- WORKING DATA -
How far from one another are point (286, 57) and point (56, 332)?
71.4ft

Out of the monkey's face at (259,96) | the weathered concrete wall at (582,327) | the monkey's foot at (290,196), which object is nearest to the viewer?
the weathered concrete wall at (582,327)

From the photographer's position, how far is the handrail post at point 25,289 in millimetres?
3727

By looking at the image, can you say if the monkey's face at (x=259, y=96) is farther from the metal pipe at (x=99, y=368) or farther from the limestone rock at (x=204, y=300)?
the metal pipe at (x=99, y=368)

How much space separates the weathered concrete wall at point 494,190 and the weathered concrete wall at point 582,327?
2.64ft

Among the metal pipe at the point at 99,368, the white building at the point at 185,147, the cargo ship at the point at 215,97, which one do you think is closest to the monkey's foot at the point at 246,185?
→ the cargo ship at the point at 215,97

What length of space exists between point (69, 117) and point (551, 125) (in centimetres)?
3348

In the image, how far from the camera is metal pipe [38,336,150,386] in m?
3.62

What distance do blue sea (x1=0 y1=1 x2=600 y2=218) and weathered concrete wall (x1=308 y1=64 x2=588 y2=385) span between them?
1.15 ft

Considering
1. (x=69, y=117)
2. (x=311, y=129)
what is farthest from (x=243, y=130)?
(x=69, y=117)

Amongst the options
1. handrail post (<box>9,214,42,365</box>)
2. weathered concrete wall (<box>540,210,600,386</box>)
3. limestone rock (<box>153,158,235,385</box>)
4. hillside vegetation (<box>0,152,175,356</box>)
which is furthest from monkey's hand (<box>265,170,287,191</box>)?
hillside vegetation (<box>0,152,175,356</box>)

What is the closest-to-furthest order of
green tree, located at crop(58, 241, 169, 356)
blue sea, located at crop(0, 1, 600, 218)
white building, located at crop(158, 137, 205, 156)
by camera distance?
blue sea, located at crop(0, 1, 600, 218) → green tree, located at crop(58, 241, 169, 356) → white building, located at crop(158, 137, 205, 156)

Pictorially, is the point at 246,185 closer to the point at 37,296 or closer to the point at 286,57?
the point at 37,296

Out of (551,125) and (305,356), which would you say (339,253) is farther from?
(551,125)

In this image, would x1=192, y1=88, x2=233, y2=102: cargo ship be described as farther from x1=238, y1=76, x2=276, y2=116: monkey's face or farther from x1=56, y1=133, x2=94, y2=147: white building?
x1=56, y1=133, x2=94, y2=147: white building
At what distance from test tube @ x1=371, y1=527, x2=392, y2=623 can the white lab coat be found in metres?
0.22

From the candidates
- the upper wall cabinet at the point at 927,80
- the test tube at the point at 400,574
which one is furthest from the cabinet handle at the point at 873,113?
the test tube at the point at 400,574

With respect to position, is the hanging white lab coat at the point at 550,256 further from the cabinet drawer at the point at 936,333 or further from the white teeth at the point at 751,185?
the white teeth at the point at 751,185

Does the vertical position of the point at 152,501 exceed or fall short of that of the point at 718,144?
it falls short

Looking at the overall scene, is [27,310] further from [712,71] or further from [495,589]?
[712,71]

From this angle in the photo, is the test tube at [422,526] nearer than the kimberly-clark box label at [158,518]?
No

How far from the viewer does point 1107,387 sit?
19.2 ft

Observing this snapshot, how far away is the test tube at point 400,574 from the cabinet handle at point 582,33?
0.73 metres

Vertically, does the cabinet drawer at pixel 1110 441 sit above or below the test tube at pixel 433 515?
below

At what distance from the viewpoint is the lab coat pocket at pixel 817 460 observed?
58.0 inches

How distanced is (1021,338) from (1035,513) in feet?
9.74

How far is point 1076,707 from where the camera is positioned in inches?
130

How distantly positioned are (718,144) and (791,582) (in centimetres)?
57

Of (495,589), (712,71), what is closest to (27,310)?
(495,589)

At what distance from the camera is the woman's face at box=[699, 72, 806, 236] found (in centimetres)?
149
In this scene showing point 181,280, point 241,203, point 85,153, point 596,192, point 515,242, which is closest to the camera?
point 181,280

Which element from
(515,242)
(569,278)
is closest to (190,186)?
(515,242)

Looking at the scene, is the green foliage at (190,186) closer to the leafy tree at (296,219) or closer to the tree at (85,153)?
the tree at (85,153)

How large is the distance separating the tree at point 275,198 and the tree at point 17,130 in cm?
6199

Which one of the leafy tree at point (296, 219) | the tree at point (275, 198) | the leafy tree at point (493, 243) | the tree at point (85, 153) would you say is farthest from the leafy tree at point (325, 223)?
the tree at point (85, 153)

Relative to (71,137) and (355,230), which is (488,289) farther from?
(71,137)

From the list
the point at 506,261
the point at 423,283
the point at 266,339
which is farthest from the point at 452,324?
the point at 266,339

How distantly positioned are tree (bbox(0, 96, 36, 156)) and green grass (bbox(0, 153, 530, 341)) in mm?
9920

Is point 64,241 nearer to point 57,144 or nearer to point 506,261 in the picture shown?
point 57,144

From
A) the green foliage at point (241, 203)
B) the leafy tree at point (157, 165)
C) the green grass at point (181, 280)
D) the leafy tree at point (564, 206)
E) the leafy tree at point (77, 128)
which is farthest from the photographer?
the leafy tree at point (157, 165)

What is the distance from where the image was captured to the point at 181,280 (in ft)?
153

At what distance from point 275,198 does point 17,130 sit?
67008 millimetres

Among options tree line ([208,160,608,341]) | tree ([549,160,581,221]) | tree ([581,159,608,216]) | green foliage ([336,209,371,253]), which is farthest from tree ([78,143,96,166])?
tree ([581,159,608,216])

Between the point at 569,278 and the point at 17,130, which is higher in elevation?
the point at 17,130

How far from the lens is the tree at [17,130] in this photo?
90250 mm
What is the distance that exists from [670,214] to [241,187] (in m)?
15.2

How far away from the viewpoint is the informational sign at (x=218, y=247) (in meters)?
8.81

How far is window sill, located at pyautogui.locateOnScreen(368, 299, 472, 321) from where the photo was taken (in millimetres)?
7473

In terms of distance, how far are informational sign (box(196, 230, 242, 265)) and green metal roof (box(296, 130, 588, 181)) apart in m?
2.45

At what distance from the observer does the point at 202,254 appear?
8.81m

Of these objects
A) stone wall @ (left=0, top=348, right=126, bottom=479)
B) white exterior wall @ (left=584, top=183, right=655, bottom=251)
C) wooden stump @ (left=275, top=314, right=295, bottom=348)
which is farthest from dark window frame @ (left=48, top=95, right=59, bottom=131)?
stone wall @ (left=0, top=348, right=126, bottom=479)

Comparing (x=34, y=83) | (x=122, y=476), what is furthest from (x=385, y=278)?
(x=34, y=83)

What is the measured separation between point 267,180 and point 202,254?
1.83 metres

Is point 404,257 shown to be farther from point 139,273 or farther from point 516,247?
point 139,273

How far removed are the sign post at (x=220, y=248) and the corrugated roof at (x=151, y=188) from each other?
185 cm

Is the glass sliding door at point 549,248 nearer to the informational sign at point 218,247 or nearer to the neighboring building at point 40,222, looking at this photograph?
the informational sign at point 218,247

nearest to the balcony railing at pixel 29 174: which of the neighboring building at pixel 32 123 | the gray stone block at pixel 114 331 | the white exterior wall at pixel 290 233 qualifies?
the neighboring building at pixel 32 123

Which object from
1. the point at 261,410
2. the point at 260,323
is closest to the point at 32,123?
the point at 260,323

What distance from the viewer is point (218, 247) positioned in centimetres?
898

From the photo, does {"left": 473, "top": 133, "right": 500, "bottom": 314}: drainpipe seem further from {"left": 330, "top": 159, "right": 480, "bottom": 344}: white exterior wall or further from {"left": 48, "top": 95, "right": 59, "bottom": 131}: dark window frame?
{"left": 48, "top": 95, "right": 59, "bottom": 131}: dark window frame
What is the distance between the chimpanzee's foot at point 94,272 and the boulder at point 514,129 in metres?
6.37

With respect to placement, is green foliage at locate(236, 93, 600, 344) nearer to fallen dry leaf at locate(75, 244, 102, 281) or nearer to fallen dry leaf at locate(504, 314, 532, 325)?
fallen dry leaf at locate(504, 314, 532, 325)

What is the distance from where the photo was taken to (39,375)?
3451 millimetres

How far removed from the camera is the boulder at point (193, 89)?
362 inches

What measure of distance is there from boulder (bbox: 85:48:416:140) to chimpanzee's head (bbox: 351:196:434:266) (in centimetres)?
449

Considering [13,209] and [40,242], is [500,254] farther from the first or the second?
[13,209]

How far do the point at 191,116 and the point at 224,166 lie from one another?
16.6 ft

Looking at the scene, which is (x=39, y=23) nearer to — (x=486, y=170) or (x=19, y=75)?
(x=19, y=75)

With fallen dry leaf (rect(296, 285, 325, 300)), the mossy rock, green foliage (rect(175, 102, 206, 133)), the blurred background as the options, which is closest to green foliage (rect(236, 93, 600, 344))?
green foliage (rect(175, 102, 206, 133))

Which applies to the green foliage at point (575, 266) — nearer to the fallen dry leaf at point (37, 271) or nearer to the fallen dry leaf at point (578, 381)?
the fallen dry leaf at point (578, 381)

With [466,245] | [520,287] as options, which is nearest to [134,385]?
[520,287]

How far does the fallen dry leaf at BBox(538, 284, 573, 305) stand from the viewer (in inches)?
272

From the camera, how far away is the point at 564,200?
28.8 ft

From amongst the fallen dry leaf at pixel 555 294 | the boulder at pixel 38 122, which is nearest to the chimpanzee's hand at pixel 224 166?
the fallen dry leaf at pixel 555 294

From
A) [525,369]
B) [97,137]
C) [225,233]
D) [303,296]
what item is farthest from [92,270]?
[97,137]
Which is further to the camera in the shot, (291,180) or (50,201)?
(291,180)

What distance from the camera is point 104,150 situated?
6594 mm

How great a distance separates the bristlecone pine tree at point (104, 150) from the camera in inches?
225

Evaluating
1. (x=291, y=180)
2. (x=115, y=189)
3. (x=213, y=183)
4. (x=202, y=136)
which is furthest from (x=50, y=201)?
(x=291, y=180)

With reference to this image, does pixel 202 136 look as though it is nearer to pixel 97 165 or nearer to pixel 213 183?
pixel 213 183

- SET EXERCISE -
Write out exactly the final stretch of the records: the line containing "From the camera, how" and every line after it, through the last, and nothing else.

- FINAL RESULT -
From the camera, how far away is the point at 564,200?
28.8 ft

From amongst the fallen dry leaf at pixel 555 294 | the boulder at pixel 38 122, which is nearest to the chimpanzee's hand at pixel 224 166?
the fallen dry leaf at pixel 555 294

From
A) [525,369]
B) [97,137]
C) [225,233]
D) [303,296]
what item is farthest from [92,270]?
[97,137]
Which is further to the camera in the shot, (291,180) or (50,201)?
(291,180)

What distance from the camera is point 104,150 situated?
6594 mm

How great a distance separates the bristlecone pine tree at point (104, 150) from the camera in inches?
225

Evaluating
1. (x=291, y=180)
2. (x=115, y=189)
3. (x=213, y=183)
4. (x=202, y=136)
which is furthest from (x=50, y=201)?
(x=291, y=180)

With reference to this image, does pixel 202 136 look as though it is nearer to pixel 97 165 or nearer to pixel 213 183?
pixel 213 183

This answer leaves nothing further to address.